You need to fix a guide bush to your router that will follow the template you have created. If you gradually increase the depth of cut you will achieve your designed depth and not go through the base of your box. 
Jim


----------



## StreamDreamer (Jul 10, 2012)

I get that part… I just mean hollowing out the rest of the surface. For example.. if i'm wanting to make a 5" x 3" box.. and i plunge out 1/4" deep, and trace out the square shape inside the lid, the is still a lot of surface left inside the lid that would mash down the flies on the bottom of the box. My question is, how or what kind of tool do I use to get rid of the rest of the center surface?

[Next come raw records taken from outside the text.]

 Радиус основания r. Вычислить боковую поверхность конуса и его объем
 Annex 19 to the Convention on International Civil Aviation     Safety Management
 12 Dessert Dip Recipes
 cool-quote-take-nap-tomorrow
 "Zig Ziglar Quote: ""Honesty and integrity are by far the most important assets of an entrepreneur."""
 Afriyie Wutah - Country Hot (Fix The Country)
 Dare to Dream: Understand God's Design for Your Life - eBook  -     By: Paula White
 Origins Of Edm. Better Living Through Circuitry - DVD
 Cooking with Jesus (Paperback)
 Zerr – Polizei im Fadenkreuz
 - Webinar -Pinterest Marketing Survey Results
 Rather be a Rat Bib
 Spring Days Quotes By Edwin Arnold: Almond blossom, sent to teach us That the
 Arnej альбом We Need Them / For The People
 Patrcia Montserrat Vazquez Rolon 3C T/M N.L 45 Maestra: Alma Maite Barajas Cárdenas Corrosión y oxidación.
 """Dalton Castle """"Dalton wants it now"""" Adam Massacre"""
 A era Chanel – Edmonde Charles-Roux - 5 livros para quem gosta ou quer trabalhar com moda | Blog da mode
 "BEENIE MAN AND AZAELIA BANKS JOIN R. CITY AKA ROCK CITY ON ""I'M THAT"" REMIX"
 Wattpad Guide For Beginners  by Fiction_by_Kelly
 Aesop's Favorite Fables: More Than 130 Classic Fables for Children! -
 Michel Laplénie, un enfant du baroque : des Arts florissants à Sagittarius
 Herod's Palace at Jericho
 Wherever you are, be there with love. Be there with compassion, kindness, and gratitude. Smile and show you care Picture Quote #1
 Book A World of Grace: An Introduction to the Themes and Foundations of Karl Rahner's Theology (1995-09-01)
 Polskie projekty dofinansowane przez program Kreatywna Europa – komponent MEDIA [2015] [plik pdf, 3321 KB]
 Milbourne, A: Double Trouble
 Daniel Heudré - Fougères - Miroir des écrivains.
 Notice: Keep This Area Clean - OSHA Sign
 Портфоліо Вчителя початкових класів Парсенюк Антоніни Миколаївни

Hope that makes sense.. like I said, newbie. Don't know sh**


----------



## rance (Sep 30, 2009)

Start in the middle and go round(in a spiral-ish fashion) and round till you get to the edge of the template. This way you have one large pocket, rather than a moat. Am I understanding your question?


----------



## mojapitt (Dec 31, 2011)

Rance I believe is correct.


----------



## Roger Clark aka Rex (Dec 30, 2008)

Rance shows you the right way, all you have to make sure is that your router base plate is bigger than the pocket area you need to route out. Basically the middle of the pocket can be dome "freehand" if the router base is big enough.


----------



## Roger Clark aka Rex (Dec 30, 2008)

Oh, listen to what JR45 says about cutting in small depths until you reach the desired depth. Do not expect to route everything out at full depth.


----------



## Tennessee (Jul 8, 2011)

My guitars feature a Tonal Chamber that is sometimes almost 12" across, and 8-9 inches wide. I start in the MIDDLE with a plunge router and work my way out, so my base is always on the outside edge. I would do any kind of box this way also, even if I had a bushing setup that would hit a template around the edge


----------



## Loren (May 30, 2008)

You can build a larger sub-base for the router and use a bearing-guided
dado clean out bit. Nail or tape your template to the work. The template
has to be thick enough that the bearing on the bit shank engages
the template even before plunging into the work. The larger sub-base
allows you to just move the router around in whatever pattern you
like until the waste is removed.

You can also make the template so it is defines the outer limit
of travel of the router sub-base… a square board with a square
hole in the middle and simple scrap fences on all four outside
edges. You can use a standard straight bit this way.


----------



## StreamDreamer (Jul 10, 2012)

Awesome guys. Thanks a bunch. The only thing I could think of was to use the router and cut in strips until it was all gone. Didnt know if I should use a forstner bit or what.

That helps a ton! Thank you all!!


----------



## JR45 (Jan 26, 2012)

Show us the finished product!
Jim


----------